BEGIN Given records

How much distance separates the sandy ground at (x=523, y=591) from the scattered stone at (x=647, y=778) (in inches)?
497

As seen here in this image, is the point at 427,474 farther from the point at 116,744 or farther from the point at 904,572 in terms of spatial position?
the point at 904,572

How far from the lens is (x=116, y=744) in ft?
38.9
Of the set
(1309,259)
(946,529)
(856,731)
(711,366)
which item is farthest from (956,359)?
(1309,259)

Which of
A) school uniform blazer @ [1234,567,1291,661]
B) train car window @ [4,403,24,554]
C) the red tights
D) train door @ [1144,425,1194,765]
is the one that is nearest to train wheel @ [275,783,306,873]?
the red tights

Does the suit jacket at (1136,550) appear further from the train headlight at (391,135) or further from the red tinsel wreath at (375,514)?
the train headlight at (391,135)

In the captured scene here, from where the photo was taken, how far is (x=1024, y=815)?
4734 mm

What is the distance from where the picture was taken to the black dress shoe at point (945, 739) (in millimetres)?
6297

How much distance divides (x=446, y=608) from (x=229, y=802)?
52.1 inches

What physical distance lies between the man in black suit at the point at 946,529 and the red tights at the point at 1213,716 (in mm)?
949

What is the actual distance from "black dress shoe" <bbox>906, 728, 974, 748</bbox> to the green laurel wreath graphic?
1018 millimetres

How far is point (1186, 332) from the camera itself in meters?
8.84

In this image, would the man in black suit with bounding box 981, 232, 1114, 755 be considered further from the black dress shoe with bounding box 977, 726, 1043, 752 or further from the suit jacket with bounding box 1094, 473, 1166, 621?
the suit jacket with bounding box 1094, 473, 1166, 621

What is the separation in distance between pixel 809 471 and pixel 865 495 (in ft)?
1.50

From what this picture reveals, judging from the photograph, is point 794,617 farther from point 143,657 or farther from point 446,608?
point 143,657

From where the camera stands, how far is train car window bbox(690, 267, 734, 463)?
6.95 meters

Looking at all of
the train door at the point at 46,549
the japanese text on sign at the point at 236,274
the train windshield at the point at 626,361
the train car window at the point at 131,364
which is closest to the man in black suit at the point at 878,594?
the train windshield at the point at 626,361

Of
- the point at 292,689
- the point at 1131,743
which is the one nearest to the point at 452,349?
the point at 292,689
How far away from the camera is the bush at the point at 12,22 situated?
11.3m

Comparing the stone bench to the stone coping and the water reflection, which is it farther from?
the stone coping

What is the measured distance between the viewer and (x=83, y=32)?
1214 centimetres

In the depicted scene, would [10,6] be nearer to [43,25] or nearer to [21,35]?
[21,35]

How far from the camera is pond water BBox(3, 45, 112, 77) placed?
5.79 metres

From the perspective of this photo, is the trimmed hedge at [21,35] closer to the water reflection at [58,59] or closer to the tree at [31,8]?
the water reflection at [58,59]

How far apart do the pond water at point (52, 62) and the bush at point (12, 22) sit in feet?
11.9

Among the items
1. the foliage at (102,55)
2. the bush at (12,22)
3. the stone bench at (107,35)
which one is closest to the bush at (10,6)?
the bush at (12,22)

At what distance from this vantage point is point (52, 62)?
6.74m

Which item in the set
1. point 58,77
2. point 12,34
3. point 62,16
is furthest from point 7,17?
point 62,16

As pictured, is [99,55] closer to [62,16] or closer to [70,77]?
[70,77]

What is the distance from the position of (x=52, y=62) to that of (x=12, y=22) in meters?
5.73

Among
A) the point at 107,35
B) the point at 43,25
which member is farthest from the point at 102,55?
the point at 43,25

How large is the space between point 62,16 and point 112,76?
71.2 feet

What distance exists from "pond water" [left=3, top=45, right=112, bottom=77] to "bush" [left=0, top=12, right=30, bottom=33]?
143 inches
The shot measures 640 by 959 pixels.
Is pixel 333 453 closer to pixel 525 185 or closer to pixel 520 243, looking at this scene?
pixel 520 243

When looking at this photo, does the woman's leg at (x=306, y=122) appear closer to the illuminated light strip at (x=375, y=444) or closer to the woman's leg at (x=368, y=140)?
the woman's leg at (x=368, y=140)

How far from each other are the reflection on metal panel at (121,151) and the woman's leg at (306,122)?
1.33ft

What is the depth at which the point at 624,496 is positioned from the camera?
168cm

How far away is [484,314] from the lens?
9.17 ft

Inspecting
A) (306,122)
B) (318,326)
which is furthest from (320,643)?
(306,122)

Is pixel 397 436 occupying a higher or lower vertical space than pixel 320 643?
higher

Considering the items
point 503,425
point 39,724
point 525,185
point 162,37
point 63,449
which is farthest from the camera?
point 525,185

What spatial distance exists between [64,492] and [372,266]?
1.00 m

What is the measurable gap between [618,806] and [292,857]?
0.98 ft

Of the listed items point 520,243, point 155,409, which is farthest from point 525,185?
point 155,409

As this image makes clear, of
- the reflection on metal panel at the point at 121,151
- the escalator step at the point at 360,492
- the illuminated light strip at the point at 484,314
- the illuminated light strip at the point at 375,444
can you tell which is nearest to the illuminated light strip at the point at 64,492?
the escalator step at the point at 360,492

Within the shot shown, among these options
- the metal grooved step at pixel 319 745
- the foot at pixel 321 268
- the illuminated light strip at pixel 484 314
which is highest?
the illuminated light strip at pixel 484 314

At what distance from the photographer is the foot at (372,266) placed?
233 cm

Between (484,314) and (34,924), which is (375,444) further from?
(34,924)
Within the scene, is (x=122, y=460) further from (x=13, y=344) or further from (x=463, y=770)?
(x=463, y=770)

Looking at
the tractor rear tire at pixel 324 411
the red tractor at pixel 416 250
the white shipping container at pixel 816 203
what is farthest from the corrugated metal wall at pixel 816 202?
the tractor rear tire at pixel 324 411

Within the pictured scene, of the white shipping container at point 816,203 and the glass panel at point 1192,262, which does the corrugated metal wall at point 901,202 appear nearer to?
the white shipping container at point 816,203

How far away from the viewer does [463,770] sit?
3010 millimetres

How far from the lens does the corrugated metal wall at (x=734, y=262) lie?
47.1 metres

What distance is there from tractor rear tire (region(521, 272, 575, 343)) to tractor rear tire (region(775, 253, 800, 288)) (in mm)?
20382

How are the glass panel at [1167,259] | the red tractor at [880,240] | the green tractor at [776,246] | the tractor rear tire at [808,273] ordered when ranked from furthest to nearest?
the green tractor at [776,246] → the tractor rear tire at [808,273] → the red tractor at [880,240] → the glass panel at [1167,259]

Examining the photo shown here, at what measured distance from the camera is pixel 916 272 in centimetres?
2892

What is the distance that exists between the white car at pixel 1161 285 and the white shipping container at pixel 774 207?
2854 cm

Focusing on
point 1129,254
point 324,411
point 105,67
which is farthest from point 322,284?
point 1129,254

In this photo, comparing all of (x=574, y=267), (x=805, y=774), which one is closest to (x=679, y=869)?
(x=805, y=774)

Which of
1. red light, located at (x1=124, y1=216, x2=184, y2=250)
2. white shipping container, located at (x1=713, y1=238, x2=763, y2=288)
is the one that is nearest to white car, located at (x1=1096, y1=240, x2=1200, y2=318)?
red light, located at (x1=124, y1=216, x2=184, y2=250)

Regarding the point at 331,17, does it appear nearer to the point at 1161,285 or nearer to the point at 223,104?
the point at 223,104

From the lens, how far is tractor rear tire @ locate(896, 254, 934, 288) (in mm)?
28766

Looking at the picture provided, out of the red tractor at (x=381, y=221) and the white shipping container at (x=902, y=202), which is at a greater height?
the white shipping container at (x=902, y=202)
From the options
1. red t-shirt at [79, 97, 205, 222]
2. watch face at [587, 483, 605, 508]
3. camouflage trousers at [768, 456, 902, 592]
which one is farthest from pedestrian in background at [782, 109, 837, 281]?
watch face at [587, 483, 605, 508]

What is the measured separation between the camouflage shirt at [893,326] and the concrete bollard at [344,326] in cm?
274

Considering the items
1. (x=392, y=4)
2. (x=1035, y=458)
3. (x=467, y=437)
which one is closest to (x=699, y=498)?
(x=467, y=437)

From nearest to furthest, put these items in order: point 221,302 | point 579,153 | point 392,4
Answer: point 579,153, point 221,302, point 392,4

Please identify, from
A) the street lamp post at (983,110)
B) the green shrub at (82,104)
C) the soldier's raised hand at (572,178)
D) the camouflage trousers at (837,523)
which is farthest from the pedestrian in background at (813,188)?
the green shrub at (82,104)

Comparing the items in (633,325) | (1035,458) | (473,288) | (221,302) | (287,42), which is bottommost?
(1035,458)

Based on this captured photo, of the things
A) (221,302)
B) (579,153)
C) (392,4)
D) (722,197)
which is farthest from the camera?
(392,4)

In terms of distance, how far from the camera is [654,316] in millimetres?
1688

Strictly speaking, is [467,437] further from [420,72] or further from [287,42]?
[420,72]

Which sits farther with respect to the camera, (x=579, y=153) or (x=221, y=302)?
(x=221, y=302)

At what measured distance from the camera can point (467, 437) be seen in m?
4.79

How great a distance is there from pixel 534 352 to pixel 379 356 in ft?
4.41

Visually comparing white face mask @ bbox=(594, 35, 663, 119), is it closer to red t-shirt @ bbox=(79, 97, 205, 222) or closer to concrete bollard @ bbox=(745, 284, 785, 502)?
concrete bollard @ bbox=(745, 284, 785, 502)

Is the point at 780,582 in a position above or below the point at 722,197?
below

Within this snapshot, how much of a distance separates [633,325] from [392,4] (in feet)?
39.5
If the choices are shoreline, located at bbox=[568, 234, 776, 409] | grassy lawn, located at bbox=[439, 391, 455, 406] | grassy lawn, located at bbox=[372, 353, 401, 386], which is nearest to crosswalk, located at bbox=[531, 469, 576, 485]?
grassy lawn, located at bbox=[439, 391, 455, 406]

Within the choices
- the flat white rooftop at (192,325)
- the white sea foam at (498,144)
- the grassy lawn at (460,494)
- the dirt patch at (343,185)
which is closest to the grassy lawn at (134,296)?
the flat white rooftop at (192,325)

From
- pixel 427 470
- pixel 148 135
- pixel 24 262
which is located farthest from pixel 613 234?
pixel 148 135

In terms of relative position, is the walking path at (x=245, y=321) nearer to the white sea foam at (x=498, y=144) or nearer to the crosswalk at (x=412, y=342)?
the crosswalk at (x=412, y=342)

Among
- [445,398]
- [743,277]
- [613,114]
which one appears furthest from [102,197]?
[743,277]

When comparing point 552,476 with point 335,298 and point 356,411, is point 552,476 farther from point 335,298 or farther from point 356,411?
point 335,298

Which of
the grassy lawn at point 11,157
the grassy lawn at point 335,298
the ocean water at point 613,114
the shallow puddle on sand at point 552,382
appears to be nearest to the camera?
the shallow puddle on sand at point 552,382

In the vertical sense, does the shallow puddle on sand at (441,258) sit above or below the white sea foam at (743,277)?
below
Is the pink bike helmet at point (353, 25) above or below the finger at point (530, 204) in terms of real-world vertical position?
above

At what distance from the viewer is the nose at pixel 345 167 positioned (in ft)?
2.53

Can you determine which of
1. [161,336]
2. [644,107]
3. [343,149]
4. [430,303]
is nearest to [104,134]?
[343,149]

END Given records

§ Required work
Extract the records above, unchanged, from the line with "In the captured" up to and including the line with "6.95 meters".

§ Result
In the captured scene here, from where the photo was taken, how far is (x=1024, y=815)?
4734 mm

What is the distance from where the picture was taken to the black dress shoe at point (945, 739) (in millimetres)?
6297

How much distance divides (x=446, y=608) from (x=229, y=802)?
52.1 inches

What physical distance lies between the man in black suit at the point at 946,529 and the red tights at the point at 1213,716 (in mm)?
949

What is the actual distance from "black dress shoe" <bbox>906, 728, 974, 748</bbox> to the green laurel wreath graphic?
1018 millimetres

How far is point (1186, 332) from the camera itself in meters?
8.84

In this image, would the man in black suit with bounding box 981, 232, 1114, 755 be considered further from the black dress shoe with bounding box 977, 726, 1043, 752 or further from the suit jacket with bounding box 1094, 473, 1166, 621?
the suit jacket with bounding box 1094, 473, 1166, 621

What is the separation in distance between pixel 809 471 and pixel 865 495 (in ft)?
1.50

From what this picture reveals, judging from the photograph, is point 794,617 farther from point 143,657 or farther from point 446,608?
point 143,657

From where the camera stands, how far is train car window bbox(690, 267, 734, 463)?
6.95 meters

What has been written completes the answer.